Откуда-то издалека послышался волчий вой и затих, в петле скрюченных деревьев качался задушенный туман. А потом с грохотом упал сухой граб и затрещал на весь лес, казалось, что это шагает по лесу великан, потому как вскоре бухнуло еще одно дерево, но Вивдя махнула Руте рукой, чтобы не обращала внимания.

Вечером Вивдя убедила Руту лечь спать в овине, а сама осталась возле мертвеца. Рот у него больше не был раскрыт, потому что ведьма подвязала ему челюсть платком. Рута послушалась и постелила себе в овине на сене, но уснуть не могла, через щели в потолке проникал свет звезд, вокруг царила тишина, только монотонное кваканье лягушек доносилось с реки, да кричали летучие мыши, пролетая. Рано или поздно отец должен был умереть, и Рута должна была остаться одна, но до сих пор ее эта мысль не пугала, она была уверена, что справится, однако сегодня, когда это наконец произошло, она почувствовала отчаяние и страх, словно должна была теперь двигаться только на ощупь с завязанными глазами, ведь больше не будет рядом никого, кто бы мог что-то подсказать. Вдруг услышала, как что-то громко выстрелило, а затем затрещало, деревья затряслись и загомонили громко и надрывно, словно исповедуясь, а затем застучали копыта, зафыркали лошади. Рута вскочила и припала к щели в стене: какие-то черные тени верхом на других черных тенях гарцевали перед подворьем, а из дома доносилось бормотание Вивди, она что-то беспрестанно бубнила и бубнила, то и дело громко вскрикивая, тени отвечали ей грозным нечеловеческим шепотом, а Вивдя словно ссорилась с ними, прогоняла, а те не уступали да знай гарцевали. Было впечатление, что Вивдя не хотела отдать им то, за чем они примчались. Только сейчас заметила Рута, что посреди двора на колу торчит конский череп. Видать, ведьма прихватила его из дома и намеренно повесила, чтобы отпугивать нечистую силу, потому-то тени не подступятся ближе, только топчутся вдали, а все же не исчезают, добиваются своего. Ведь это отец мой им нужен, думала Рута, как хорошо, что Вивдя со мной, а то бы они меня разорвали, ведь и я бы им не отдавала тело, и они бы победили, а у Вивди, может, и получится.
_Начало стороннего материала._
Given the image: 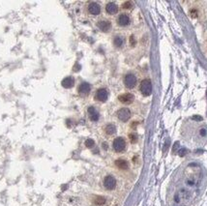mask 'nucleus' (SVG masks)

Ночь была словно зверь, закутанный в страх. За рекой горели огни, красные метлы мельтешили, ошметки их хвостов отрывались и взлетали в небо, а меж огней скакали черные фигуры и неслись к их хате. Рута пыталась рассмотреть, чья это черная большая фигура расшатывается позади них, но огни и дым мешали. В конце концов она легла на сено и закрыла глаза. Она не знала, чем могла помочь Вивде. Разве что снова помолиться Святовиту, чтобы простил отцу грехи и принял его душу. Рута преклонила колени, прижала руки к сердцу и зашептала слова, которым научил ее отец, и теперь в тишине сквозь гарцевание теней прорастали два шепота – Вивди и Руты, сливались в одно, сплетались и барахтались в ночной тьме, а деревья в ужасе болтали кронами, стряхивая гнезда и птиц, вихрь гудел отчаянно в дымоходе и бил кулаками о стены, а Рута бубнила:

– Святовит, мой господин, сжалься над душой моего отца, прими ее, ведь верным он тебе был всегда, молился тебе и жертвы приносил. Не отдай нечисти прах его, прими его душу, как мы принимаем имя твое, и упаси нас от лукавого.

Только когда кислое молоко рассвета разлилось вокруг, все улеглось, черные силы отступили, и Рута смогла немного поспать.